What may interest people is that we had the chance to defer the repayments for a year before we started paying back although apparently if we had used all the money before then we would have had to start the repayments immediately.

I do think it helps if you know the bank manager, not socially but we had been customers for a few years before we applied.

Suzanne - not that I know of, they all require monthly repayments with exception of the "prêt viager" mentioned below. Then again, I am much more up to speed with products available to the non-resident market so the fact I don't know of it does not mean it does not exist for french fiscal residents!! Bridging loans do exist, the terms of which depend on whether it's to bridge to the purchase of a different house in France, or just a "pret sec" ... meaning no second loan will follow with the bank once house 1 is sold. Still, repayments are necessary either way.
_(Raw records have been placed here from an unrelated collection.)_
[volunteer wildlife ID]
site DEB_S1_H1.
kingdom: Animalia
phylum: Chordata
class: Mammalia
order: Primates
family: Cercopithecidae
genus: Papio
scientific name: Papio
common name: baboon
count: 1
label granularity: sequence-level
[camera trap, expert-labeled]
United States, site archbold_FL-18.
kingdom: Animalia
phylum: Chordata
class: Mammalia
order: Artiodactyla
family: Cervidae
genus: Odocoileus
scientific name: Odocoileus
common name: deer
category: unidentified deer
Thanks Martin - we thought the interest would accrue and once our house sold we'd just clear off the loan and the interest automatically but wouldn't need to pay monthly. Does any such marvellous product exist in the french market place - like a bridging loan in the UK?
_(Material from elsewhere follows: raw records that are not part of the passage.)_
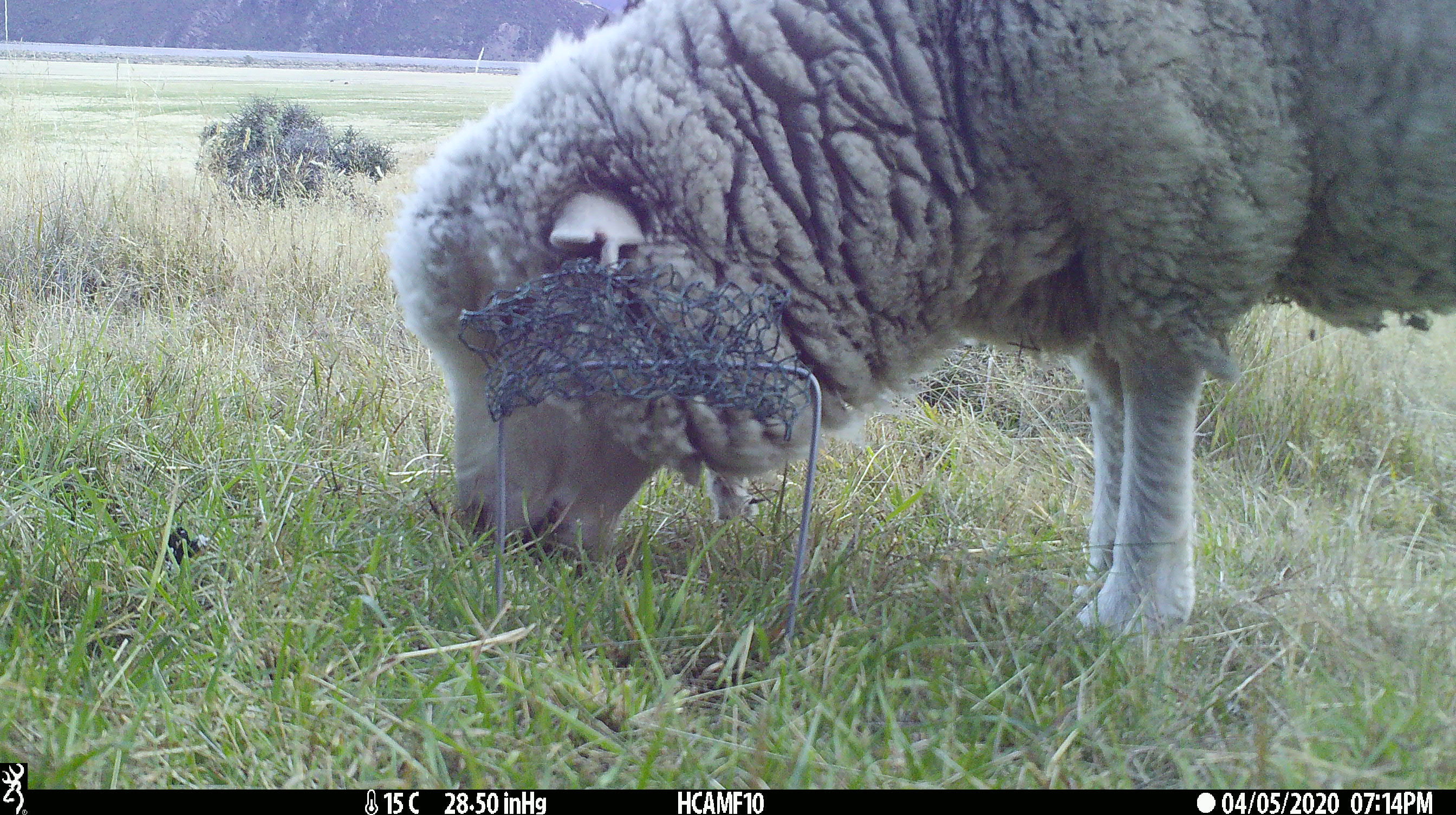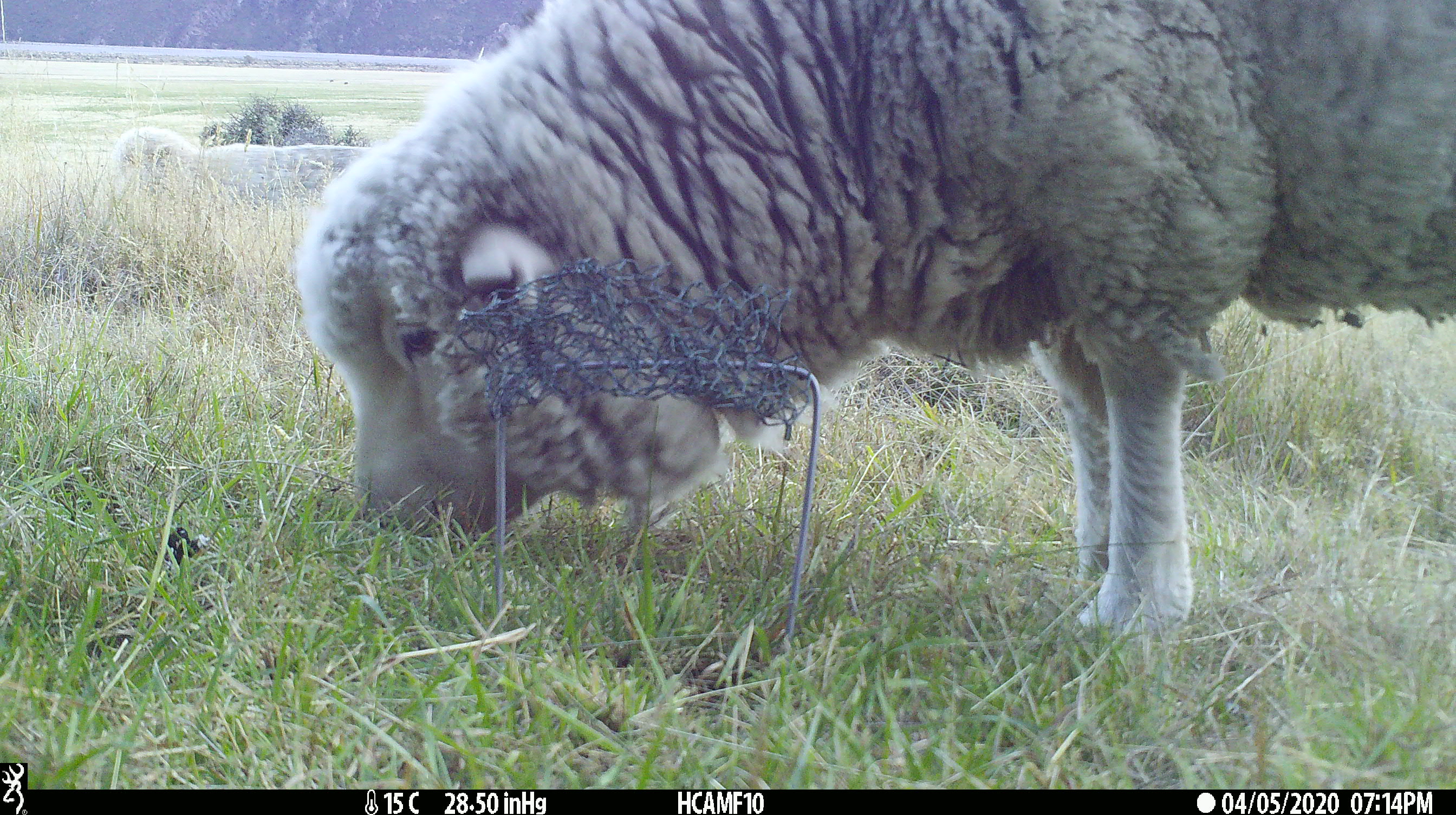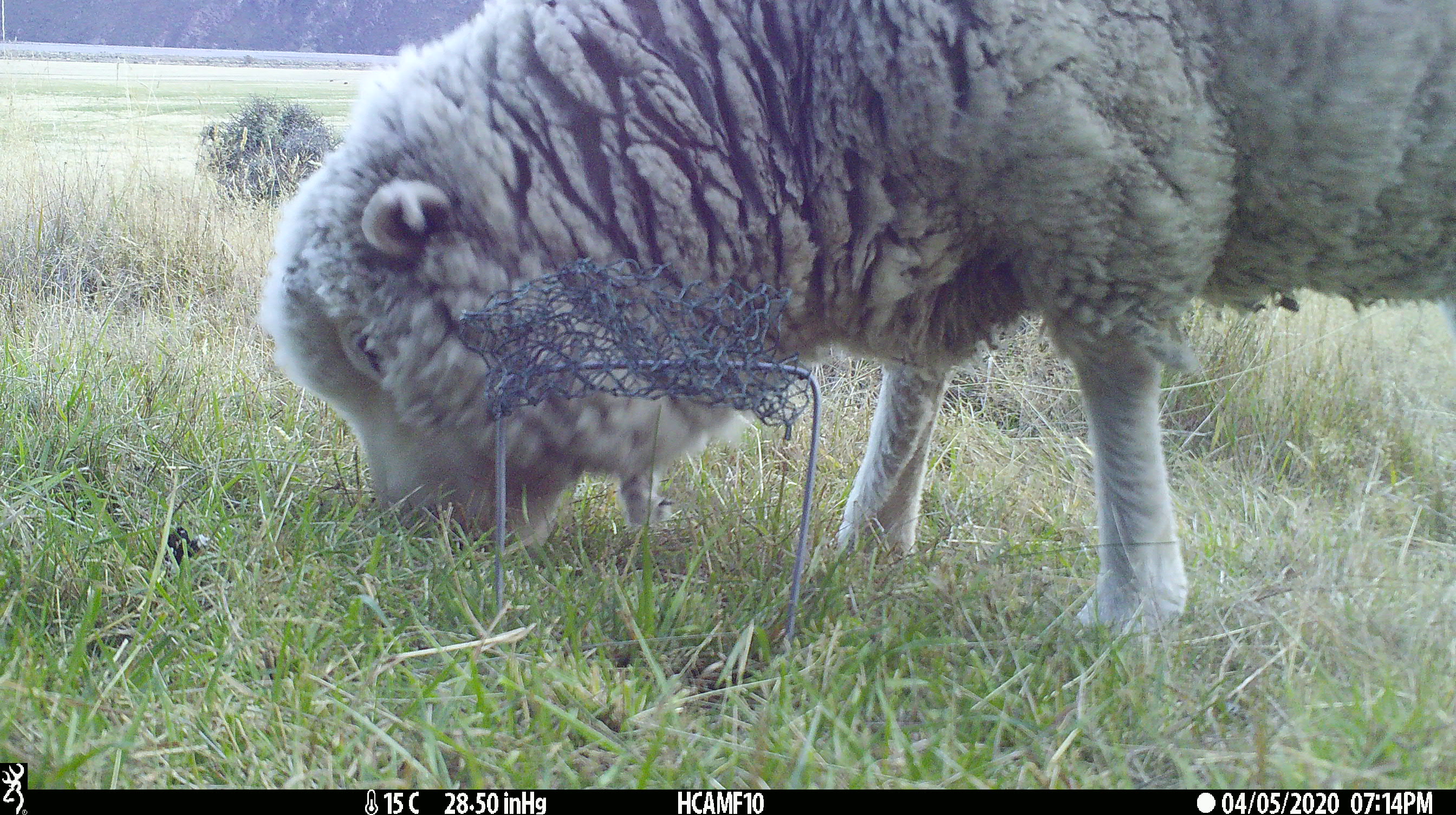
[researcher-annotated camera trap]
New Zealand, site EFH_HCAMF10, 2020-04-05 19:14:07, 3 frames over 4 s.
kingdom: Animalia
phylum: Chordata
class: Mammalia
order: Artiodactyla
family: Bovidae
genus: Ovis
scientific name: Ovis aries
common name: domestic sheep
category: sheep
Hi Martin - we got the loan from our bank - La Poste. It was to carry on renovating our apartment building to create more apartments for rent. They were happy to take the income of the flats we'd already created as our income to pay off the loan.

just a few follow-up points in case it helps others coming across this post:

- "Equity release" loans in France are handled as per normal loans in that you need to repay monthly, and need to qualify based on your income & assets (as Kate mentioned). Property value comes into it also in that you can only leverage up to (typically) 70% of the appraised value.

- What Veronica mentions below sounds like a "pret viager" which is slightly different. CF release a percentage of the property price (sliding scale starting from from age 65 I believe) as a lump some and no monthly payments are made. Interest accrues on the amount borrowed and on death of the policy holders, the successors have up to 6 months to pay off the principle + accrued interest, or can sell the house to pay off the loan, the remaining proceeds becoming part of the inheritance. As mentioned, initial costs are very high and interest rates are very high, in my opinion. It is a product that can suit certain people with no income, a big valuable house that they wish to live, and with no successors, but you really need to appreciate the costs + final outcome.

- Kate, would be interested in understanding more about your pret travaux & the work it covered...was it from a local CA branch?

Theres more likelihood of sadam hussein lending the money than any french bank and credit foncier must be the worst - kept me hanging around for 6 months sending every document i ever owned , to be told my income wasnt sufficient - they knew this on day one !


Thanks Kate, useful to know.

We got a hefty pret travaux loan and are doing all the work ourselves. We had to justify any purchases with factures from our suppliers (including Brico Depot etc) but no problem at all being DIY - however, we do have income from rental property so it wasn't equity release....

In our experience, loans here are not based on value of the property, just ability to pay.

Our mortgage on our next house is through Credit Foncier, no problems with the initial mortgage but they wouldn't do equity release against our current home.

There is a company called Credit Foncier that gives equity release BUT the interest rate is very high, something like almot 9% compounded interest. I would not advice going with them. We did, my husband died shortly afterwards and now I am left with a huge bill to pay back when I sell the house - on the other hand I can stay in this house for the rest of my life and not pay them a penny - they take the house on my death.

Hello, we took equity release on our property in 2009, having originally purchased it in 2003. The other half is a builder so we had made some vast improvements by the time we did it. We were with the Abbey National who at the time supplied mortgages in France, but they are now part of the BNP group. I can't remember if they were still the Abbey when we did it but our mortgage is now with BNP. We approached the bank directly. We have a micro reel and I am also salaried so that may have helped. Good luck.